Etre italien à l’étranger durant la crise du coronavirus

14.03.2020 - Prague, République tchèque - Gerardo Femina

Cet article est aussi disponible en: Anglais, Espagnol, Italien, Allemand

Etre italien à l’étranger durant la crise du coronavirus
Carte de la « Roue du Destin » du jeu de tarot

L’urgence du moment réside sans aucun doute dans la manière dont l’épidémie peut-être arrêtée ou tout du moins ralentie. Ce n’est pas du tout le moment de se concentrer sur des controverses désagréables ou sur des sujets secondaires. Mais il est impossible de se retirer de la tête les pensées et observations qui résultent de cette situation. 

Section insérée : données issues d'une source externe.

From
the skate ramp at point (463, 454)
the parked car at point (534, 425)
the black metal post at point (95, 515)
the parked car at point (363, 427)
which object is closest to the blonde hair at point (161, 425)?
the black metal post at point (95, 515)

Je vis en République Tchèque et je voyage beaucoup, ce n’est absolument pas agréable d’être vu comme un virus ambulant. Ce n’est pas agréable de prendre un avion en pensant à la possibilité qu’on vous refoule à l’aéroport d’arrivée ou qu’on vous mette en quarantaine. Tout ça parce qu’on est italien. Ce n’est pas agréable de passer devant une école et de lire sur une grosse affiche que tous ceux qui se sont rendus en Italie doivent contacter les autorités. En bref, ils me traitent, moi, un italien civilisé et cultivé, comme un chinois ou un africain ! Chose que nous n’avons jamais vu auparavant ! Il n’y a plus aucun respect ! 

Je me dis que 2000 italiens sur 60 millions sont contaminés. Comment peuvent-ils me voir comme un virus ? Je m’appelle Gerardo et je ne suis pas n’importe quel italien ! Puis je finis par comprendre qu’ils ont peur, et qu’ils doivent identifier le porteur de maladie, l’ennemi étranger contre lequel ils doivent se défendre. Tout comme les italiens le font avec les chinois ou les asiatiques. De chaque côté, on tait ce qu’on pense de l’étranger. L’autre, qu’il soit chinois ou autre, n’est plus une personne avec un nom, mais un membre d’un groupe dangereux, et étant membre de ce groupe, il est lui aussi dangereux. Aujourd’hui, moi, l’italien, je suis l’élément dangereux ! J’en étais déjà conscient, mais le vivre vraiment est une chose bien différente.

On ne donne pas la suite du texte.